■ **SOURCE DOCUMENT**:
☆ ☆ ☆

Job Examples#

Included here are a series of template job submissions, that may prove useful as a starting point for your own submission scripts.

Serial#

A fairly minimal example to run a serial code, using a default allocation of 1Gbyte of RAM, running for up to an hour, executing a binary example.bin in the current directory, and importing the environment from the submitting shell.

#$ -cwd -V
#$ -l h_rt=01:00:00
./example.bin

Serial, but needs more memory#

As above, but asking for additional memory, so 4.8Gbytes of RAM, which is the amount that balances with available cores on machines on ARC4.

#$ -cwd -V
#$ -l h_rt=01:00:00
#$ -l h_vmem=4.8G
./example.bin

Serial, but needs lots more memory#

If we find ourselves needing lots of memory per core (say above 10G) you may be better off targeting the large memory nodes. Here we’re asking for 200G, so we have to use the large memory nodes, as the normal nodes only have 192G available on ARC4.

#$ -cwd -V
#$ -l h_rt=01:00:00
#$ -l node_type=40core-768G
#$ -l h_vmem=200G
./example.bin

Threaded#

Here we’re asking for eight cores. Where we want to use the number of cores we’ve been allocated, we can use $NSLOTS, which ensures we don’t accidentally use a different figure in two places in the job submission file.

☆ ☆ ☆

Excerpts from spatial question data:

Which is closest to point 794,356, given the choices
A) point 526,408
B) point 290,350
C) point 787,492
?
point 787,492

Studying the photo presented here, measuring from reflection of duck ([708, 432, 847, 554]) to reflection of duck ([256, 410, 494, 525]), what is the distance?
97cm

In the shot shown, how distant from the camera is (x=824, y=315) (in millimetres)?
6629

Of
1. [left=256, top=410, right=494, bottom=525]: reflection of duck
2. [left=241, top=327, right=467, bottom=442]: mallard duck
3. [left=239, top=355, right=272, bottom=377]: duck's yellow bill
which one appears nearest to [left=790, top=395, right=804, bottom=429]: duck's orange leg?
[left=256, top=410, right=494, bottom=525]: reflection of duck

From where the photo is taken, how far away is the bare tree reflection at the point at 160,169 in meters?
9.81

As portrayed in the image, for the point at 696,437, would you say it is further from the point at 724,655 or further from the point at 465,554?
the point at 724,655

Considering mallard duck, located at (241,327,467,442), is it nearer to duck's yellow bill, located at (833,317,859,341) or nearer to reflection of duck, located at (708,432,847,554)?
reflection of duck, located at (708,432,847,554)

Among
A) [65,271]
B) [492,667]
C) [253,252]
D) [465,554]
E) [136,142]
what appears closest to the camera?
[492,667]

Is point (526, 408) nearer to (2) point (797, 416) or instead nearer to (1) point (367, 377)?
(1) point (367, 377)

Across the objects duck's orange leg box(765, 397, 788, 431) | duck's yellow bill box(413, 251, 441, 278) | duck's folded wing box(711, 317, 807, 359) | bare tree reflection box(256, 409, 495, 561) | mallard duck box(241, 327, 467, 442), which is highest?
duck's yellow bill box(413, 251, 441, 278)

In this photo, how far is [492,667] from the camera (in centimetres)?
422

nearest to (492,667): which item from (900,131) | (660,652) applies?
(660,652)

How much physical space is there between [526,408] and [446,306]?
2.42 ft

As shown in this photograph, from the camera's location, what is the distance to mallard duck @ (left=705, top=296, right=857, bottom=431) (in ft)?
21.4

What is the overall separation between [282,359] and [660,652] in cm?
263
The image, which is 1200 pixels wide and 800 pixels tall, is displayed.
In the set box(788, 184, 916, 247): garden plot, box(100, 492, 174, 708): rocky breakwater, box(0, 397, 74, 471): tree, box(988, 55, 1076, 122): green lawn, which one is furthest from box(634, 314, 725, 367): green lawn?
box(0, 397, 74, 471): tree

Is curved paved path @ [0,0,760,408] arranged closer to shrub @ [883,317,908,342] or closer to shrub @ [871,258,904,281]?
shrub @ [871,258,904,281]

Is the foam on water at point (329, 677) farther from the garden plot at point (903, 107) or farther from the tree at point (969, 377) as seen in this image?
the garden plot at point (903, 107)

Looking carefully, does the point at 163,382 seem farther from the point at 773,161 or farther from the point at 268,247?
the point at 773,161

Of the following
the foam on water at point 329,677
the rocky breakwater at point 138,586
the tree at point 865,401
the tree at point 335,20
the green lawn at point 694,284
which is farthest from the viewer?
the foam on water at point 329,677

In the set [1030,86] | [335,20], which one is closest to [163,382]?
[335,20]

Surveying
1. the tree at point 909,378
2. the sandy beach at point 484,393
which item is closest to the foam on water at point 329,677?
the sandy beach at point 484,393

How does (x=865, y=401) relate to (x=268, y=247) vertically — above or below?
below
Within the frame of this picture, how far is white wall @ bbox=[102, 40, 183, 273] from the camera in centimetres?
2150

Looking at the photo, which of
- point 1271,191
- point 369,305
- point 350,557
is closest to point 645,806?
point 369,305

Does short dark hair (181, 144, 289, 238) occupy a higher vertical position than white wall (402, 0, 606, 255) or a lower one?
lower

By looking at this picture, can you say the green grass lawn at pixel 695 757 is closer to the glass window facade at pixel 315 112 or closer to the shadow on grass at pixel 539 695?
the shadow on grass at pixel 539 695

☆ ☆ ☆

■ **WRITTEN TASK A**: What section headings does the job examples page give for its template jobs? List every one.
■ **WRITTEN TASK B**: According to the job examples page, why must the example that asks for 200G of memory target the large memory nodes? Answer in one to three sentences.
■ **WRITTEN TASK C**: Output the passage of the job examples page from "If we find ourselves" to "job submission file.".

■ **FULL RESPONSE A**:
- Serial
- Serial, but needs more memory
- Serial, but needs lots more memory
- Threaded

■ **FULL RESPONSE B**: The normal nodes on ARC4 only have 192G available. A request for 200G exceeds that, so the job has to run on the large memory nodes.

■ **FULL RESPONSE C**:
If we find ourselves needing lots of memory per core (say above 10G) you may be better off targeting the large memory nodes. Here we’re asking for 200G, so we have to use the large memory nodes, as the normal nodes only have 192G available on ARC4.

#$ -cwd -V
#$ -l h_rt=01:00:00
#$ -l node_type=40core-768G
#$ -l h_vmem=200G
./example.bin

Threaded#

Here we’re asking for eight cores. Where we want to use the number of cores we’ve been allocated, we can use $NSLOTS, which ensures we don’t accidentally use a different figure in two places in the job submission file.